Can you locate every line in the items below that contains the string "point" and copy each of those lines in full? Matches must have the same case.

• _Rows_
----------

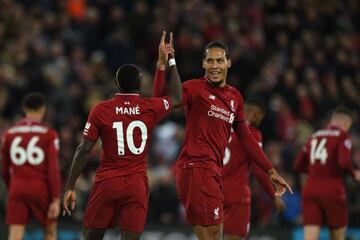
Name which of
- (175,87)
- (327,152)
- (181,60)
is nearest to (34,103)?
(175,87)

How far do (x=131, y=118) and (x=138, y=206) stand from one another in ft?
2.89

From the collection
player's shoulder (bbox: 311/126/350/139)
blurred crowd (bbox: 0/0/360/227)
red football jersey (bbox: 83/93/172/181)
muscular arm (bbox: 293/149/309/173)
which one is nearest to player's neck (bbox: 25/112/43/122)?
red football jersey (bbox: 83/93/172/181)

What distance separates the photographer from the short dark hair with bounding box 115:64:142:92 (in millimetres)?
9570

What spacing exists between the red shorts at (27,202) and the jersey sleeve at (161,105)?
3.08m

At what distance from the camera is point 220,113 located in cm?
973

----------

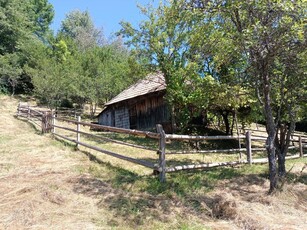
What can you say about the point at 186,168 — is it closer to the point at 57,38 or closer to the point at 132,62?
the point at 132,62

----------

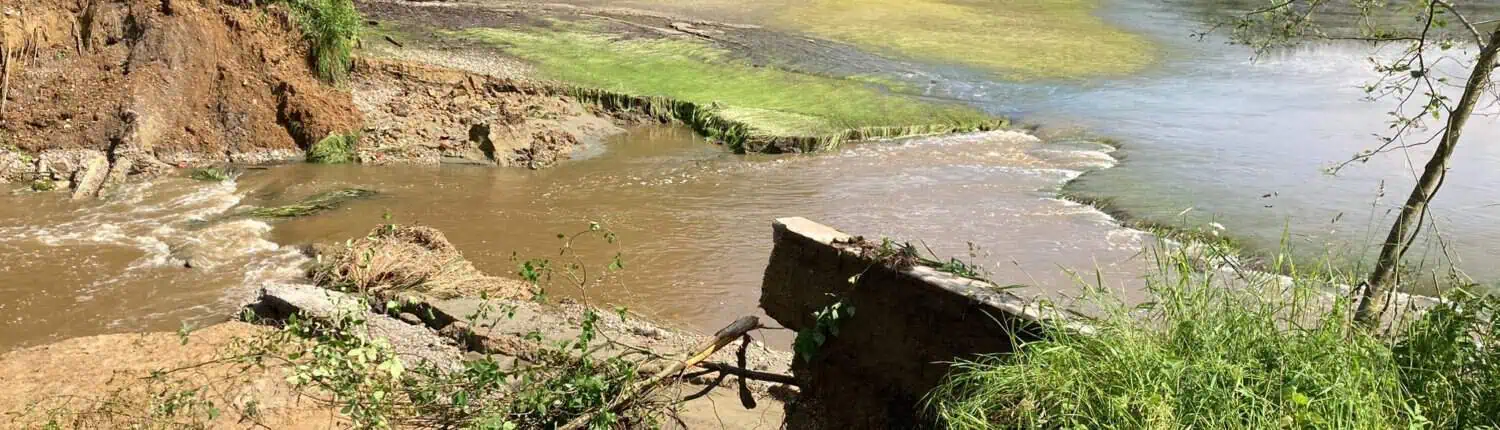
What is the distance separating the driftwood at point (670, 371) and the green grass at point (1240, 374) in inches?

----------

• _Finished answer_
At what distance from the camera is point 220,113 located in cm?
What can you say about the point at 186,168 — is it closer to the point at 57,38 or closer to the point at 132,62?
the point at 132,62
What is the distance separating the driftwood at point (670, 371) and the green grass at point (1240, 374) in inches?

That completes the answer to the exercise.